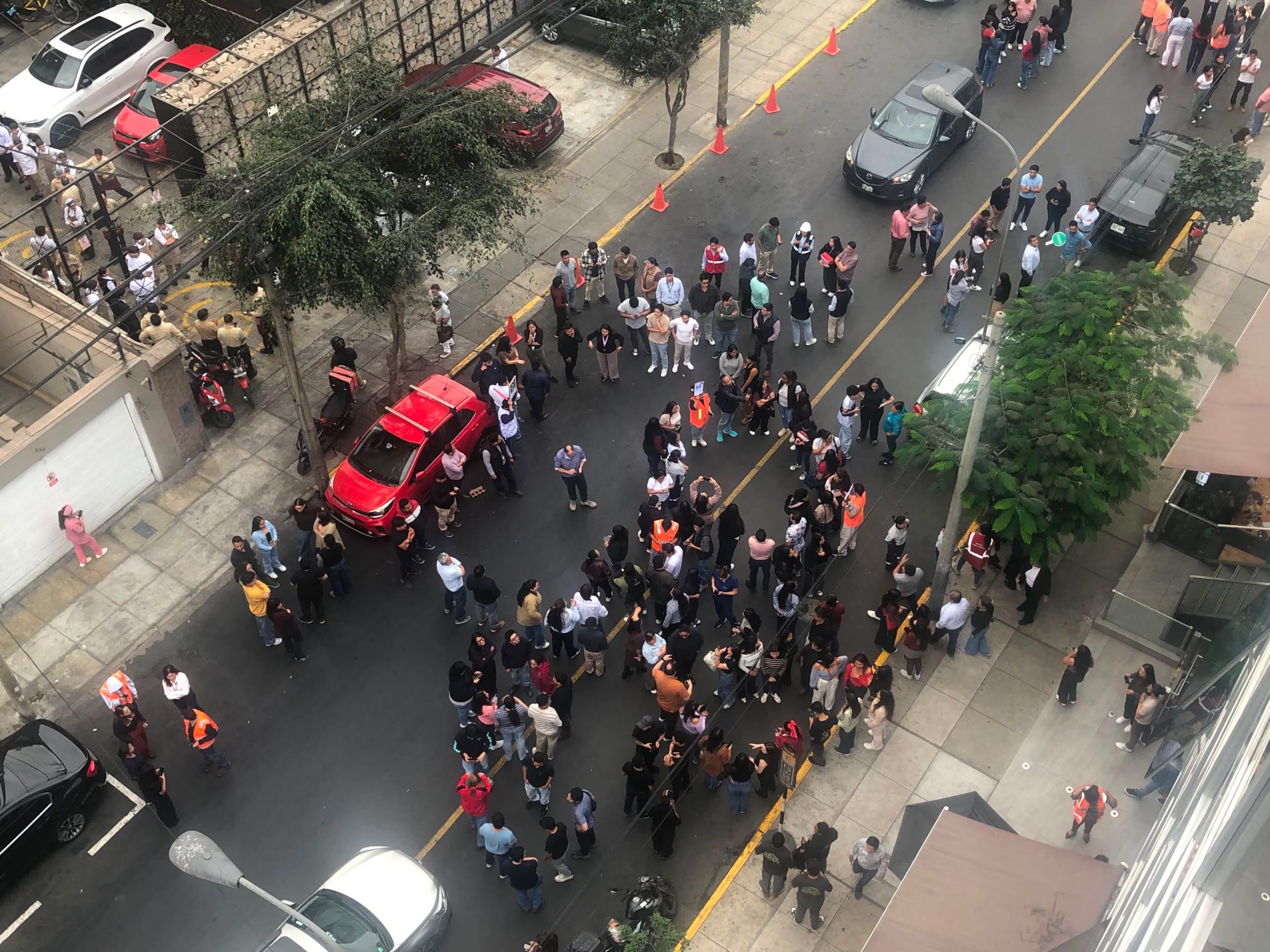 Trabajadores de oficinas y locales comerciales de Miraflores, Lima, evacúan a la calle durante el Simulacro Nacional Multipeligro, mientras vehículos detienen su marcha. (Infobae / Valeria Mendoza)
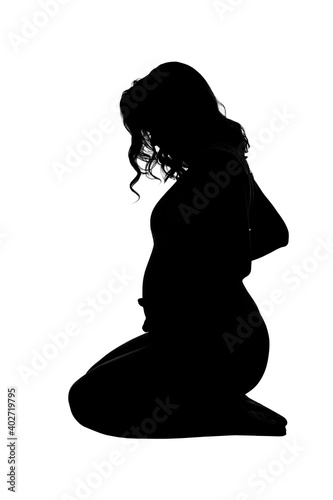 Silhouette of a pregnant woman. Isolated on white background. Vertical.
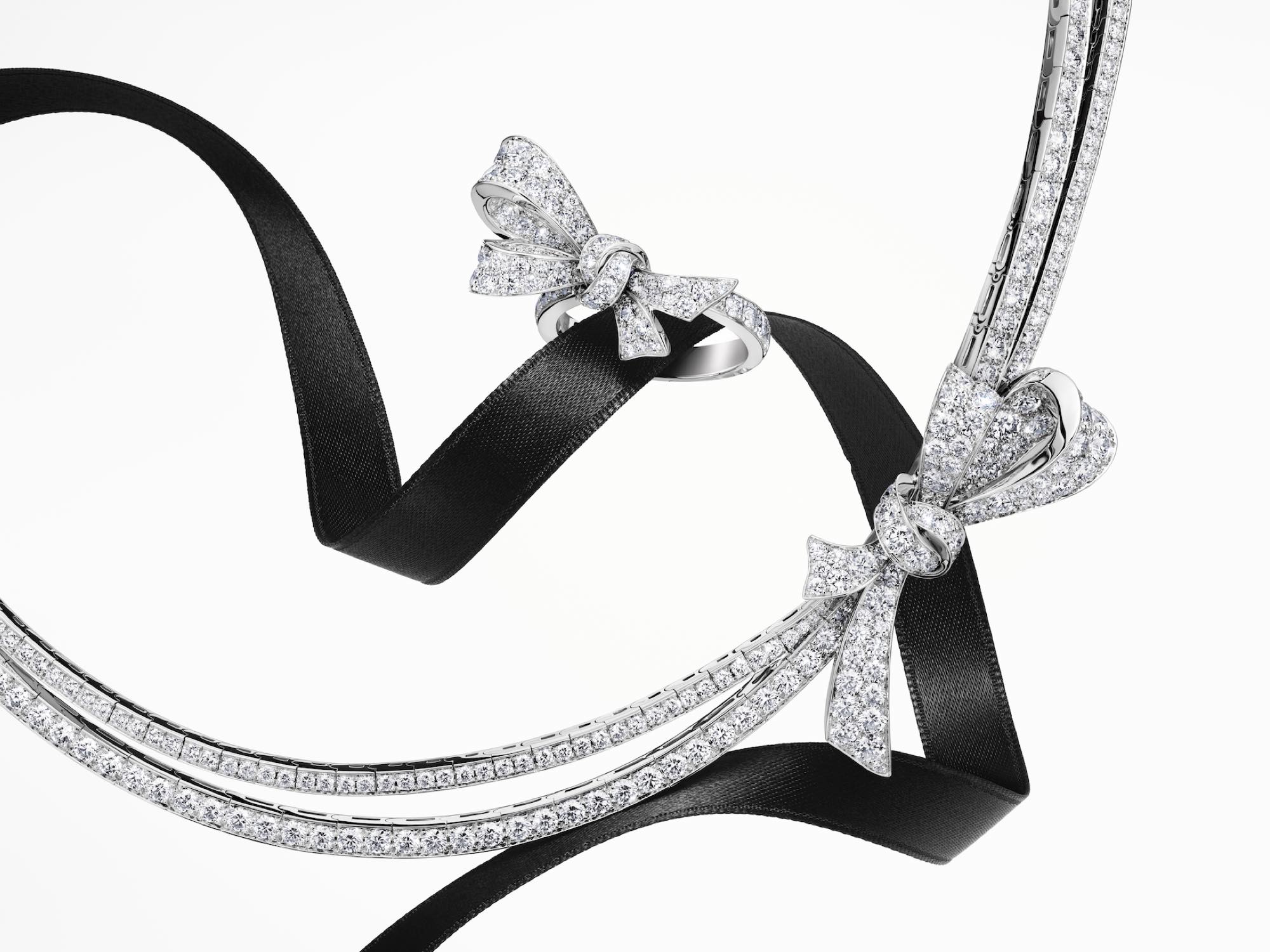 A Grthtaff Tilda's Bow jewellery collection diamond ring with sketches of the design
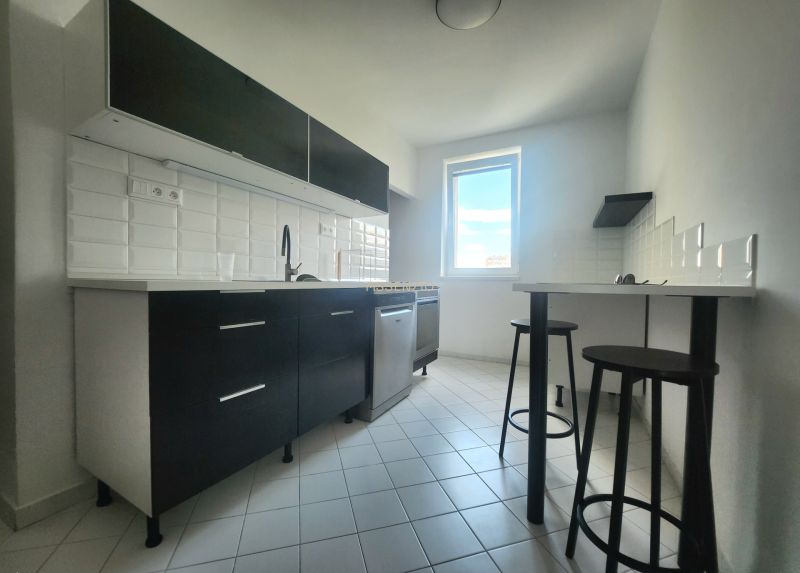 Küche in einer 3-Zimmer-Wohnung mit weißen Fliesen und dunklen Schränken.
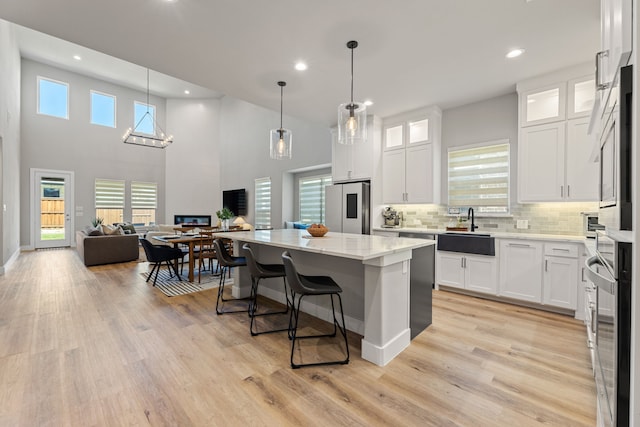 4120 Sandhills Ln, Prosper, TX 75078 - kitchen featuring stainless steel appliances, a sink, recessed lighting, a center island, and white cabinets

> **YOUR TASK**
Format the caption text of all the records as a JSON list of strings, one string per line, leaving out the pictures.

> **RESPONSE BOX**
[
  " Trabajadores de oficinas y locales comerciales de Miraflores, Lima, evacúan a la calle durante el Simulacro Nacional Multipeligro, mientras vehículos detienen su marcha. (Infobae / Valeria Mendoza)",
  " Silhouette of a pregnant woman. Isolated on white background. Vertical.",
  " A Grthtaff Tilda's Bow jewellery collection diamond ring with sketches of the design",
  " Küche in einer 3-Zimmer-Wohnung mit weißen Fliesen und dunklen Schränken.",
  " 4120 Sandhills Ln, Prosper, TX 75078 - kitchen featuring stainless steel appliances, a sink, recessed lighting, a center island, and white cabinets"
]